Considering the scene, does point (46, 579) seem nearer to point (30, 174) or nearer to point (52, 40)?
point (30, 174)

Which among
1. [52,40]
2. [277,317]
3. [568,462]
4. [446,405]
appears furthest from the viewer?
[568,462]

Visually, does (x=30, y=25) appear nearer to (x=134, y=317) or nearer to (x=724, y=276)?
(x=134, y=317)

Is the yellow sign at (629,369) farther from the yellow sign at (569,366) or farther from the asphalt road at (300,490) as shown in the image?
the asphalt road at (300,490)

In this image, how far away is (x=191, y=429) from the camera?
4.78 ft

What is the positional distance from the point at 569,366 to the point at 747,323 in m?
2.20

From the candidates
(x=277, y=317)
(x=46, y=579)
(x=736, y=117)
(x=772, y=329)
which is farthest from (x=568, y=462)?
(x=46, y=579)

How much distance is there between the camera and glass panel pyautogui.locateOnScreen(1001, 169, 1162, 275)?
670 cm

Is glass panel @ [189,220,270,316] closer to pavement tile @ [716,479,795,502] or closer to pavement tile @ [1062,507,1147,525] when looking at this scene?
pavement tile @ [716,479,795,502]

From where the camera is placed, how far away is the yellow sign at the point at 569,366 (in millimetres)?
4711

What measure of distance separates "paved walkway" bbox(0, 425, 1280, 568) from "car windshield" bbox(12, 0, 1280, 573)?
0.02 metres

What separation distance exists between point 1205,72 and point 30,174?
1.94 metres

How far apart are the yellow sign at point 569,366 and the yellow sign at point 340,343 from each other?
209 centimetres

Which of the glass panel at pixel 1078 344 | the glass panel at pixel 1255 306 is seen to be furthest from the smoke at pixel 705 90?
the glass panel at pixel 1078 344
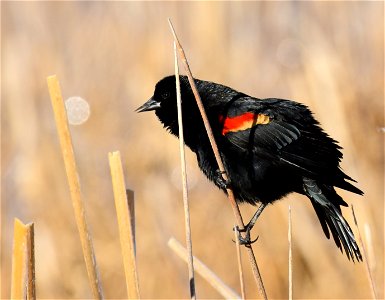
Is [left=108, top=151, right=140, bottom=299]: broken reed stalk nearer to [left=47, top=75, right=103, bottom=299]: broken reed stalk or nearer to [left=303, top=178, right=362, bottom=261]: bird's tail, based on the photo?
[left=47, top=75, right=103, bottom=299]: broken reed stalk

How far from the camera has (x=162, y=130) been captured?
3.84 m

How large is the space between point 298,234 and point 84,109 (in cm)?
152

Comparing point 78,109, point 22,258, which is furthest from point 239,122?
point 78,109

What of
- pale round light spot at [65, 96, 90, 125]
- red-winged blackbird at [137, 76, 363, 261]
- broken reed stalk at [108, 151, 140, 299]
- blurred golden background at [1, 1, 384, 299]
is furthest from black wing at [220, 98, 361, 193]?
pale round light spot at [65, 96, 90, 125]

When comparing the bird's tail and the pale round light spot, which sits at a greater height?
the pale round light spot

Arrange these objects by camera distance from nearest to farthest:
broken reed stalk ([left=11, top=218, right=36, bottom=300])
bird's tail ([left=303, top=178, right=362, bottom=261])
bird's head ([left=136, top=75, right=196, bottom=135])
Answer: broken reed stalk ([left=11, top=218, right=36, bottom=300]), bird's tail ([left=303, top=178, right=362, bottom=261]), bird's head ([left=136, top=75, right=196, bottom=135])

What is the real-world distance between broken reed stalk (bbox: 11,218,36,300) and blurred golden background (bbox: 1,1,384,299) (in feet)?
7.15

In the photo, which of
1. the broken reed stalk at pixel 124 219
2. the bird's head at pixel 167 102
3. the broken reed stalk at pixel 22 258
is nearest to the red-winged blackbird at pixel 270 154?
the bird's head at pixel 167 102

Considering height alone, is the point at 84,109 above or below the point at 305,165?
above

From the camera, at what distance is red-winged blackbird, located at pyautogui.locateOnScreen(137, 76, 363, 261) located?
7.74 feet

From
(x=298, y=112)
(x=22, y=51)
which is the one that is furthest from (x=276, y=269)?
(x=22, y=51)

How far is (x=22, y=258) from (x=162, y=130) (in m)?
2.50

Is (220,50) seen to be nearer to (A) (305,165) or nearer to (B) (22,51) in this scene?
(B) (22,51)

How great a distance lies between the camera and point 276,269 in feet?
11.9
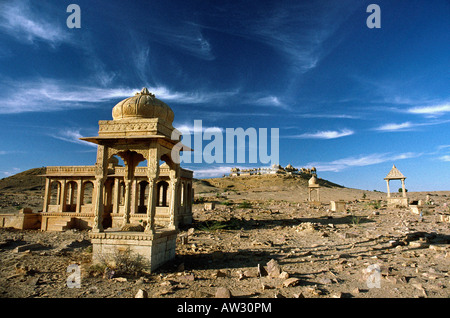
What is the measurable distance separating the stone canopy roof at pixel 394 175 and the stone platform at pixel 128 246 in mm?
26887

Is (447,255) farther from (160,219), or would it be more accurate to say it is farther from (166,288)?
(160,219)

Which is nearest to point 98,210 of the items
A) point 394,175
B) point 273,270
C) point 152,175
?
point 152,175

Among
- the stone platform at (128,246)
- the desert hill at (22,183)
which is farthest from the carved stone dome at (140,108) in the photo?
the desert hill at (22,183)

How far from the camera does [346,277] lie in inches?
271

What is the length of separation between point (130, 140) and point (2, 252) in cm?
690

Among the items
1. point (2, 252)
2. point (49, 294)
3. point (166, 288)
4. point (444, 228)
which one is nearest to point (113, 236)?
point (49, 294)

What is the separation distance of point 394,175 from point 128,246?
28.1 metres

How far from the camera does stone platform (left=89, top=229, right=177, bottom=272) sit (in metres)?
7.48

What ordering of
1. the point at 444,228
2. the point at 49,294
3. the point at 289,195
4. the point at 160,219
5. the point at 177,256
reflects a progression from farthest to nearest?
the point at 289,195
the point at 160,219
the point at 444,228
the point at 177,256
the point at 49,294

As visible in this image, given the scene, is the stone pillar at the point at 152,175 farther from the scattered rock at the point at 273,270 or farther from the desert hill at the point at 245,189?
the desert hill at the point at 245,189

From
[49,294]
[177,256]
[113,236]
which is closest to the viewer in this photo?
[49,294]

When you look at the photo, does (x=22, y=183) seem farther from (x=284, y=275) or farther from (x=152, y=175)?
(x=284, y=275)

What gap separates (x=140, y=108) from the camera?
8.74m

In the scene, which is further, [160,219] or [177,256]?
[160,219]
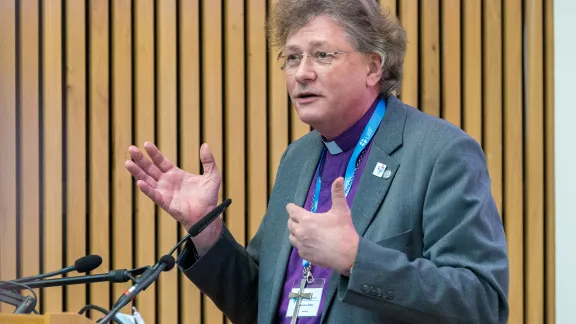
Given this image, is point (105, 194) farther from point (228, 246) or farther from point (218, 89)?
point (228, 246)

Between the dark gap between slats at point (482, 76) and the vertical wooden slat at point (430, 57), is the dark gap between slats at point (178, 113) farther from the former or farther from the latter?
the dark gap between slats at point (482, 76)

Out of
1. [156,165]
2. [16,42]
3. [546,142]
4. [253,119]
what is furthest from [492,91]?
[156,165]

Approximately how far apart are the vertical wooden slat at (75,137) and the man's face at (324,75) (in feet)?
5.71

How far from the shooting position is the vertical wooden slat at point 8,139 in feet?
12.6

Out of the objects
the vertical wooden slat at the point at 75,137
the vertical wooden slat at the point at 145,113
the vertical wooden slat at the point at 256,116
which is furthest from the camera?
the vertical wooden slat at the point at 256,116

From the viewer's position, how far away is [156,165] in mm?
2484

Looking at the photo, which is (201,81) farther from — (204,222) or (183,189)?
(204,222)

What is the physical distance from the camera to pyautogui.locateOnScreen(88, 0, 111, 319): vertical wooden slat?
3.98 metres

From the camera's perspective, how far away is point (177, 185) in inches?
97.3

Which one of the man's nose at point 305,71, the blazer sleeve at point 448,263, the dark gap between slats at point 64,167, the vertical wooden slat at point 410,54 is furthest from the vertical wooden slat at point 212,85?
the blazer sleeve at point 448,263

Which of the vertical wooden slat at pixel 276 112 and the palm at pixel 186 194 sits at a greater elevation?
the vertical wooden slat at pixel 276 112

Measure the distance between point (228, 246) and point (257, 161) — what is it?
5.89ft

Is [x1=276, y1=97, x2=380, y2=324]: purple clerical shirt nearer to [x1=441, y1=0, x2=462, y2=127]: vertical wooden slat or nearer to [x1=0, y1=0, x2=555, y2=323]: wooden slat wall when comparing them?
[x1=0, y1=0, x2=555, y2=323]: wooden slat wall

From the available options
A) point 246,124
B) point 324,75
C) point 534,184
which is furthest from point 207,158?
point 534,184
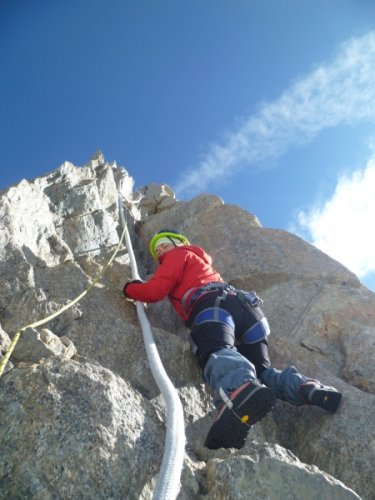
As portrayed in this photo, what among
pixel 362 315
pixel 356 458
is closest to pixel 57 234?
pixel 362 315

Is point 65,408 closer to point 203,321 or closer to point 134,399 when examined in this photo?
point 134,399

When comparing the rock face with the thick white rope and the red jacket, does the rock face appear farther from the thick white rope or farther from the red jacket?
the red jacket

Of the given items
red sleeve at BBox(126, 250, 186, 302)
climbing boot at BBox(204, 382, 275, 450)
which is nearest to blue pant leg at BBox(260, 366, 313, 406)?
climbing boot at BBox(204, 382, 275, 450)

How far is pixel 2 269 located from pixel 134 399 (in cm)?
307

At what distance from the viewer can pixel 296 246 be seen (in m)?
10.8

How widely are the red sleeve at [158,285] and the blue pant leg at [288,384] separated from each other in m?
1.99

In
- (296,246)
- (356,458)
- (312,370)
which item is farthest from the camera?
(296,246)

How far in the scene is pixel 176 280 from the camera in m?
6.76

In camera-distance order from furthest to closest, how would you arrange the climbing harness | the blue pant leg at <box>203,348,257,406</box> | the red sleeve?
1. the red sleeve
2. the climbing harness
3. the blue pant leg at <box>203,348,257,406</box>

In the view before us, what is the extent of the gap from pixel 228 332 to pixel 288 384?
959 millimetres

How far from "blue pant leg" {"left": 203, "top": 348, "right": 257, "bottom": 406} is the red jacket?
4.97 feet

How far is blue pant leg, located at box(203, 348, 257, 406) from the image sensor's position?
4562 mm

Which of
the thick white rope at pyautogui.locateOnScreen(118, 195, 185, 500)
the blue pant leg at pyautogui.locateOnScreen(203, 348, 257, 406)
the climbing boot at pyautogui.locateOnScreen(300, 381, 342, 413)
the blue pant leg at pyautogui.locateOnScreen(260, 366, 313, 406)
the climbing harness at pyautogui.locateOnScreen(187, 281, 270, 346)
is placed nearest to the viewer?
the thick white rope at pyautogui.locateOnScreen(118, 195, 185, 500)

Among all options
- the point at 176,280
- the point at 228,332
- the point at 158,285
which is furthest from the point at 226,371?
· · · · · · ·
→ SET PROBLEM:
Please reproduce the rows above word for word, starting at the line that contains "What gap separates" and stopping after the line that contains "3.98 metres". Leave the pictures out of your answer.

→ RESPONSE TO THE EXERCISE:
What gap separates (x=140, y=108) from the camera?
8.74m

In the scene, which is further, [160,219] or [177,256]?
[160,219]
Given this image, is point (105, 194) farther from point (228, 246) or farther from point (218, 89)?
point (228, 246)

Between the dark gap between slats at point (482, 76) and the vertical wooden slat at point (430, 57), is the dark gap between slats at point (178, 113) farther from the former or farther from the latter?
the dark gap between slats at point (482, 76)

Out of
1. [156,165]
2. [16,42]
3. [546,142]
4. [253,119]
what is furthest from [492,91]?
[156,165]

Approximately how far apart are the vertical wooden slat at (75,137) and the man's face at (324,75) (in feet)?
5.71

How far from the shooting position is the vertical wooden slat at point 8,139 in feet?
12.6

Out of the objects
the vertical wooden slat at the point at 75,137
the vertical wooden slat at the point at 145,113
the vertical wooden slat at the point at 256,116
which is furthest from the camera?
the vertical wooden slat at the point at 256,116

From the viewer's position, how far away is [156,165] in mm?
2484

Looking at the photo, which is (201,81) farther from — (204,222) or (183,189)?
(204,222)

What is the physical distance from the camera to pyautogui.locateOnScreen(88, 0, 111, 319): vertical wooden slat?
3.98 metres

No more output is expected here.